==== Texte fourni ====
Comment Conner Rousseau a ramené la gauche belge à une histoire parsemée de positionnements racistes
Le président des socialistes flamands a dû démissionner après ses propos racistes, apparemment fort peu compatibles avec un engagement à gauche. Pourtant, l’histoire de la gauche belge est parsemée de positionnements racistes.
Conner Rousseau était censé incarner un avenir lumineux pour la gauche, il l’a ramenée aux plus sombres errements de son passé. Les observations éthyliques de l’ancien président de Vooruit dans un café de Saint-Nicolas étaient contenues dans le rapport de la police locale, mais elles avaient été cachées.
Le jeune prodige du socialisme flamand avait tout fait pour en empêcher la publication. Il s’était excusé plusieurs fois. Il avait accepté d’aller visiter, en guise de médiation, la caserne Dossin. Révélées par les médias flamands, ses imprécations lui ont valu une démission, primo, inévitable, parce qu’un président ne devrait jamais dire ça, surtout s’il est socialiste, et, deuxio, tardive, parce que les premières révélations étaient déjà inadmissibles. « Ces roms ou autres gitans sont là chaque putain de jour avec leur friteuse, leur matelas, à proximité de la bulle à verre. Vraiment, ces roms, il faut s’en débarrasser. On ne peut pas déconner avec ces gens-là », a-t-il lancé aux policiers locaux, avant de les inviter à davantage donner de la matraque, et de se montrer solidaire avec ses voisins, « tous racistes ».
L’antiracisme est constant à gauche, les victimes des entorses à cette constance aussi.
Ses tirades sur Molenbeek où il ne « se sentait pas en Belgique », ainsi que sa défense, comme tout jeune député flamand en 2019, du « push-back » (NDLR : le refoulement en mer de leurs embarcations) de migrants en Méditerranée avaient été à chaque fois expliquées par des considérations stratégiques dans une Flandre où la droite est hégémonique. Ici, l’excuse instrumentale ne tient plus. Le degré d’alcoolémie n’est qu’une circonstance vaguement atténuante : le président des socialistes flamands semble bien intrinsèquement raciste. Or, le racisme, ce n’est pas de gauche.Donc, il est normal qu’il démissionne.
==== Données fournies ====
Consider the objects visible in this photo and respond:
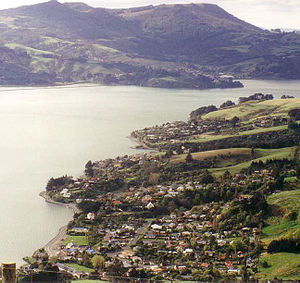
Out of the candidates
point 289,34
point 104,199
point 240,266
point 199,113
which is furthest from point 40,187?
point 289,34

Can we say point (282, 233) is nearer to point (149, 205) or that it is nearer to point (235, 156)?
point (149, 205)

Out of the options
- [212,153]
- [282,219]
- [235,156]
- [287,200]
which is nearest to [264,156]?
[235,156]

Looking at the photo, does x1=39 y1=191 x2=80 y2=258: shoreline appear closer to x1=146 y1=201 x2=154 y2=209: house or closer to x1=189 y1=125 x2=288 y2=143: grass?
x1=146 y1=201 x2=154 y2=209: house

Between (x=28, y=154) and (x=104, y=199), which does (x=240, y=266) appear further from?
(x=28, y=154)

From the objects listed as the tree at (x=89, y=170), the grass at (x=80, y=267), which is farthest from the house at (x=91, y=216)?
the tree at (x=89, y=170)

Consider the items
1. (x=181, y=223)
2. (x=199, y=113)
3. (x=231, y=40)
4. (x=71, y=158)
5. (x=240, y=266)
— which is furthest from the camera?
(x=231, y=40)

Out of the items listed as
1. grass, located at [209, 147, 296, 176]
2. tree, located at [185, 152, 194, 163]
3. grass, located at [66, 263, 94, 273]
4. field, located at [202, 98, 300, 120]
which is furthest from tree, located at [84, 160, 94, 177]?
field, located at [202, 98, 300, 120]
====
◆ **Série de tâches**
1. D'après le texte fourni, quel lieu Conner Rousseau avait-il accepté de visiter en guise de médiation ?
2. Relevez toutes les lignes situées sous le texte fourni qui contiennent la chaîne « objects », en tenant compte de la casse.

◆ **Réponses par tâche**
1. La caserne Dossin.

2.
Consider the objects visible in this photo and respond:
From the objects listed as the tree at (x=89, y=170), the grass at (x=80, y=267), which is farthest from the house at (x=91, y=216)?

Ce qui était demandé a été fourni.